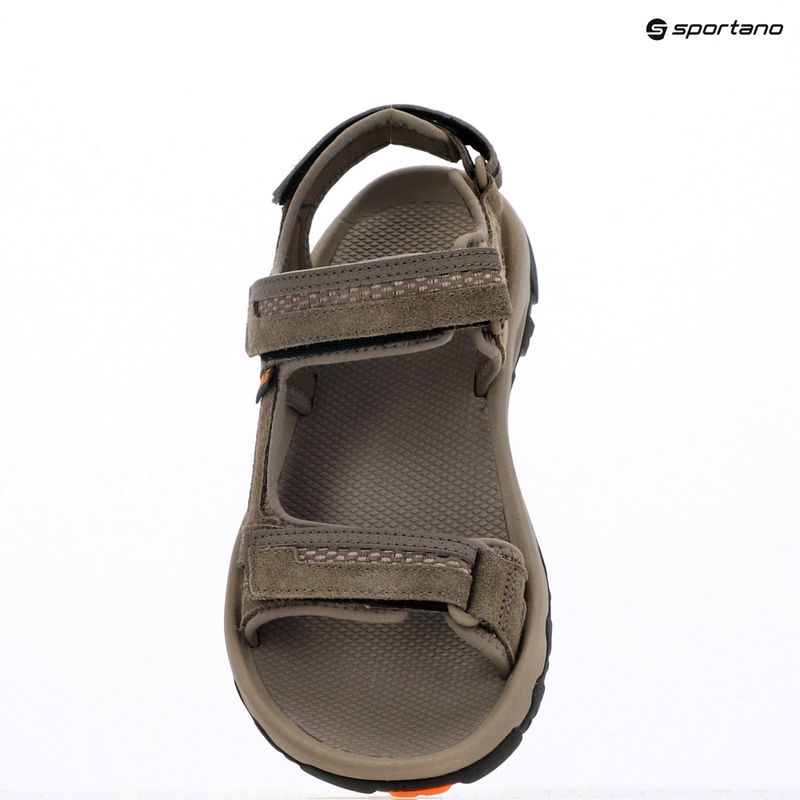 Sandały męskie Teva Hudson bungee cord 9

* * *

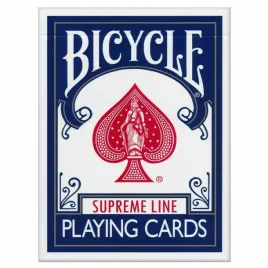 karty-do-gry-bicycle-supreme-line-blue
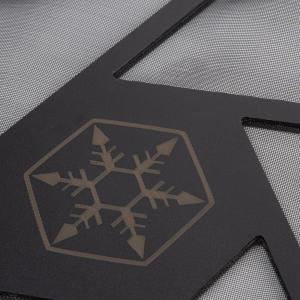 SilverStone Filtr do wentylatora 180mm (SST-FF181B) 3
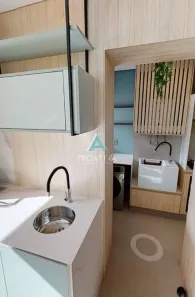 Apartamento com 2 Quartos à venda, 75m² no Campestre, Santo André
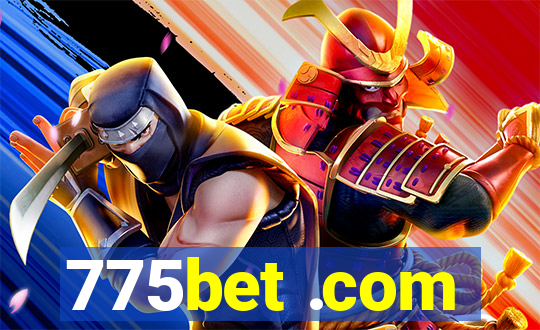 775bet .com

* * *

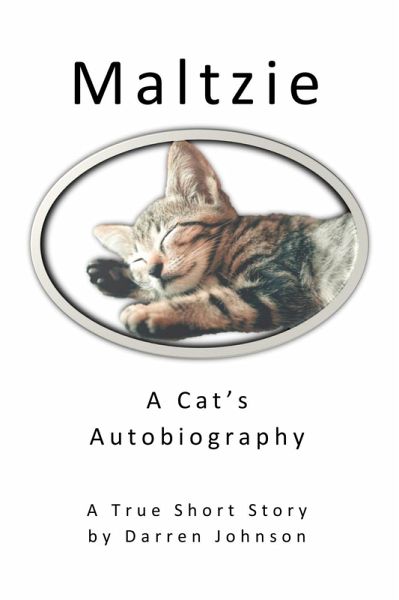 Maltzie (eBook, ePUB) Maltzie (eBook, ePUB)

▶ PROBLEM TO WORK ON: The answer is the lines above from the one with "Apartamento com 2" to the one with "775bet .com", set down exactly, with no pictures.

▶ SOLUTION FOR THIS EXERCISE:
 Apartamento com 2 Quartos à venda, 75m² no Campestre, Santo André
 775bet .com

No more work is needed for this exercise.